第3節-E

 目を開くと部屋の中は暗く、青い光が充満していた。時計を見るとまだ午後四時だと言うのにどうしてこれだけ暗いのか、そう思いながらカーテンを開くと、空を厚い雲が覆っていた。そして部屋の隅のゴミ箱には、茜の電車事故が一面記事になっている新聞が丸めて捨ててある。これを見た時、あの後西野がもう一度過去を書き換えたのだという事を否応無く思い知らされた。


 「なんでアイツは三度も死ななくちゃならなかったんだ?」


 茜は自覚していないが三度死んだ事になる。その事実に思い至った時、清田の口からは思わず乾いた笑いと共にこんな言葉が漏れてしまった。彼女は何も知らないままもう一度電車に轢かれて死んだのだ。そして口にはしなかったが、彼が過去になど干渉しなければこんなむごい事にならなかったのも分かっていた。ナイフで腹を刺された時、彼女はどれだけ痛かったか、無念だったか。それを思うだけで行き場の無い怒りが彼の脳から足のつま先までやってきて、やはり過去になど戻った自分が馬鹿だったと思わざるを得なかった。


 (清田……君……)


 そして新聞を見ていると、あの幻聴までまた聞こえてくるではないか。過去に戻ろうとこの幻聴はついてくるのか。そう思うと清田はイヤになって、また新聞を丸めてゴミ箱に叩き捨てた。彼はもうこの部屋にいたくなくなって、部屋を出ようと引き戸へ向かう。その下に出来た隙間からは細い光がやってきていた。自室の引き戸を開くと、その光が膨らんで暗闇に慣れていた目を眩ます。
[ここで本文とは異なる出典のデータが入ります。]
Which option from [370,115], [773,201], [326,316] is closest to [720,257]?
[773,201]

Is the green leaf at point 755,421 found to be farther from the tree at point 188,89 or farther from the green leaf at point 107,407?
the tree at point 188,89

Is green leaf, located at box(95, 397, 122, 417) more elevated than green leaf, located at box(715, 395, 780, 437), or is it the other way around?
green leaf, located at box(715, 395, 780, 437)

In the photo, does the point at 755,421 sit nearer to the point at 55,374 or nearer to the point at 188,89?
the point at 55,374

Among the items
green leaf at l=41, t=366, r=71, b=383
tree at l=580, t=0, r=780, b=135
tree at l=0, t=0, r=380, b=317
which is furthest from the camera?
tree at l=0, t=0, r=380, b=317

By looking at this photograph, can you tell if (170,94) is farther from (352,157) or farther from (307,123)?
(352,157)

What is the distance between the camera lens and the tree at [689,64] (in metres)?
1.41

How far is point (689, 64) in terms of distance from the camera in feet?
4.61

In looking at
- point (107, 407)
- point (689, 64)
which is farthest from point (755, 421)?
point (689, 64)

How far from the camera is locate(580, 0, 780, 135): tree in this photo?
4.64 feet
 瞑っていた目を開くと、母がテレビもつけず沈鬱な表情でリビングに座っていた。そして清田の顔を見るや否や泣きながら清田の方を見て、それからどう声をかけるべきか分からなそうにわなわなと肩を震わせる。思えば清田はこの時、茜が死んだという事を信じられず毎日外へ出て行っては夕飯をコンビニで買い食いし、深夜0時を回ってから帰宅する様な生活を続けていた事を思い出した。当然こんな事を続ければ母とは仲違いするし、一ヶ月もしたら外にすら出ない引き籠もりになってしまっていたのだからとんでもない親不孝であったのかもしれない。そう一瞬思いはしたが、今もそれほど母と話をしようとは思えなかった。


 「敦。茜ちゃんの葬式が今日あるけど、行くかい?」


 だんだんと清田の中の記憶がはっきりしてくる。確かにそんな事を言われた記憶があったが、かつてはそれを無視し、葬式に行かなかったのだ。あの時は葬式に行ってしまったら、茜が死んだ事を肯定する事になってしまう様な気がしたからである。


 「ああ、行ってみるよ。制服着ていけば良い?」


 だが、今の清田は違った。茜が死んだ姿を二回も見て、しかもこれが三度目の死となれば彼女がいなくなった事をイヤでも理解してしまう。この質問に対して母はそれで良いよ、とだけ言ってまた次の言葉を探し始めてしまった。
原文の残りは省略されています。